After the lesson I told her that she’d seemed harsh with her student and she replied that the kid had some talent and needed someone to push her to get better.
“But she’s like five years old.”
“Exactly. If she’s going to be any good, she needs to get rid of her bad habits now.”
“Okay, okay. I guess that’s a good point. Just try to go easy on the tykes, all right?” Kate picked at the muffin I’d brought her. She rubbed her fingertips together to get the crumbs off and wiped her hand on the side of her tennis skirt.
“Sure, Dad.”
“What’s up for the rest of the day? Want to go for a walk in the sanctuary or go over to Gull Harbor and look for sea glass?” I knew she wouldn’t want to do either of those things, but I hoped that she’d still like that I’d asked her.
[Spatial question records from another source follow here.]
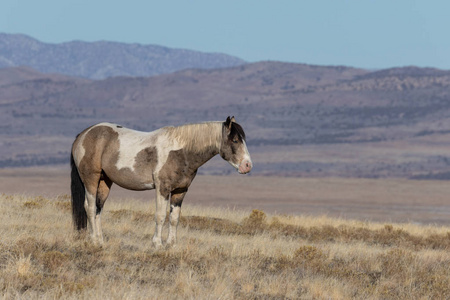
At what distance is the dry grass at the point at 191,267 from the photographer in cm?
927

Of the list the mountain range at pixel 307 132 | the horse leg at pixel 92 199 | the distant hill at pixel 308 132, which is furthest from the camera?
the distant hill at pixel 308 132

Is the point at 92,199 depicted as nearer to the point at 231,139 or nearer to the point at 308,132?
the point at 231,139

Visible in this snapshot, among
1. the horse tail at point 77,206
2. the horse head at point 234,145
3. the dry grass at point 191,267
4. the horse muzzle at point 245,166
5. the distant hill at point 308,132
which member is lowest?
the distant hill at point 308,132

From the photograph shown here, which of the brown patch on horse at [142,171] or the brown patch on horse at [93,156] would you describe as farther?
the brown patch on horse at [93,156]

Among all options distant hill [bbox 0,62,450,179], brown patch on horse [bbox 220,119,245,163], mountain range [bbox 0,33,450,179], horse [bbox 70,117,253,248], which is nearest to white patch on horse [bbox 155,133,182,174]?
horse [bbox 70,117,253,248]

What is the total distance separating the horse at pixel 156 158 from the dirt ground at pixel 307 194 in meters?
39.5

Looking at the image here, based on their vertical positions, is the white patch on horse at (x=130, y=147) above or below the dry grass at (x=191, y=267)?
above

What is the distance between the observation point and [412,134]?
159750 millimetres

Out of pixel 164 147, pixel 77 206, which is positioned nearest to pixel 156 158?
pixel 164 147

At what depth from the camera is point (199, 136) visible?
470 inches

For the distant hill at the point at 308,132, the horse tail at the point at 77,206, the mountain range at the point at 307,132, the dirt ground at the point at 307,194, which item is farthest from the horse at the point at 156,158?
the distant hill at the point at 308,132

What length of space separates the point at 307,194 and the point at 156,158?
61.5 m

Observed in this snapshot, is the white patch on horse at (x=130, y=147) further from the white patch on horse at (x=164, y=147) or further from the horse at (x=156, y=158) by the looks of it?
the white patch on horse at (x=164, y=147)

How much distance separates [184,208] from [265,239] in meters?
6.54
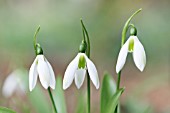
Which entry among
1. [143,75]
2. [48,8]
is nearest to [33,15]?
[48,8]

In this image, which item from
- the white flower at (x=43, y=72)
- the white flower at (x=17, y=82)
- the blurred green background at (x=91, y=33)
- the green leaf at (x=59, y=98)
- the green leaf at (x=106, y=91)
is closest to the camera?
the white flower at (x=43, y=72)

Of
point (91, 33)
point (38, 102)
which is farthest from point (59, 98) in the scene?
point (91, 33)

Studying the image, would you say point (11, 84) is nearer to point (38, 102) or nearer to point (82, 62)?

“Carrie and I are going to the beach.”
“Who’s giving you a ride?”
“We’re going on our bikes.”
“Wait. Did you ask Mom about this or anything yet?”
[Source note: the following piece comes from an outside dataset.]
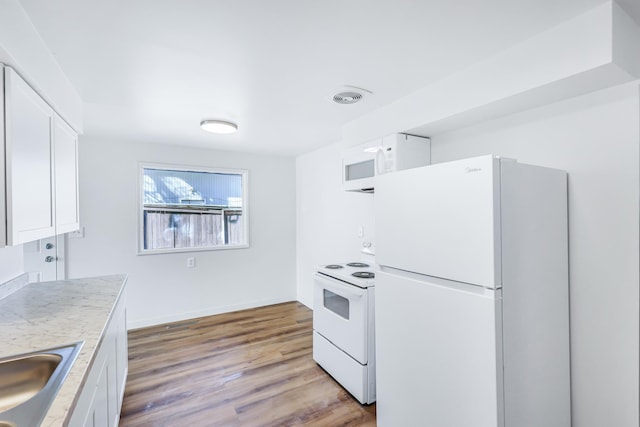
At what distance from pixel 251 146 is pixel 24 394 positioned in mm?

“No. It’s okay. We’ll be safe.”
“Ah, no. Sorry, kid. But no. I don’t like the idea of you riding around the lake there and down Grapevine. It’s too winding.”
“But Dad. You did it! You used to do it when you were younger! Come on. That’s not fair. Why not?”
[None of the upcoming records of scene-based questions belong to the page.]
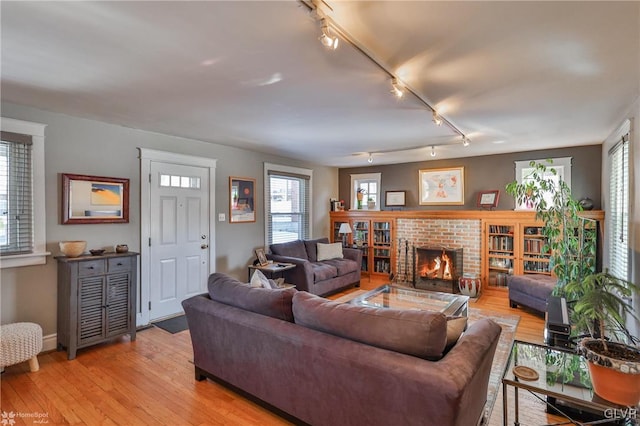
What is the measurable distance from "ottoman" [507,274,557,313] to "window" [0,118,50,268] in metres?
5.52

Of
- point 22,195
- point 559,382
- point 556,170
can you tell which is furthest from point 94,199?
point 556,170

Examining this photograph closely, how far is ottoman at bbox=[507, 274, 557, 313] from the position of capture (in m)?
3.97

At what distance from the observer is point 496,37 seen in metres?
1.78

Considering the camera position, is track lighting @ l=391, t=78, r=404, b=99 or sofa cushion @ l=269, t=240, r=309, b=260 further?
sofa cushion @ l=269, t=240, r=309, b=260

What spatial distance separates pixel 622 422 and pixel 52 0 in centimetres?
371

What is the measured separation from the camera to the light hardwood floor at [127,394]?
2.13 m

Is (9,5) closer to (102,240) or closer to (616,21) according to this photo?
(102,240)

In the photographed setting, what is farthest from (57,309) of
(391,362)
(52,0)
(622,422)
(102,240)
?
(622,422)

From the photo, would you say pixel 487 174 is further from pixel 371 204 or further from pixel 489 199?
pixel 371 204

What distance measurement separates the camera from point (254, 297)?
2260mm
I wanted to tell her that I didn’t care if it was fair, or if it was thoughtful or mean or capricious or bad parenting or anything. I wanted to tell her, Because I just don’t want you to, and I’m the parent and that’s why not. Instead, I closed my eyes and frowned and feigned an exhausted sigh and said okay, she could go.
“But be careful, especially around the lake and along the shore road,” I said.
“Especially there, Dad,” she said. I stood up to go and she grabbed her racket and a bucket of balls.
“Home by six,” I said.
“Seven,” she said, and kissed me on the ear.
“Not a minute later. I’ll make you guys dinner.”
“Get corn.”
“Okay. Love you.”
“Love you, too, Dad.”
THERE WAS A HEAT wave in July. I had no working air conditioners, only two fans, one a large, dust-caked window fan and the other a small, plastic desk fan. I put the window fan on the floor near the couch and the desk fan on the coffee table by my head. Frankie had come through with all of the drugs I’d asked him for the week before, and I was set up for a while.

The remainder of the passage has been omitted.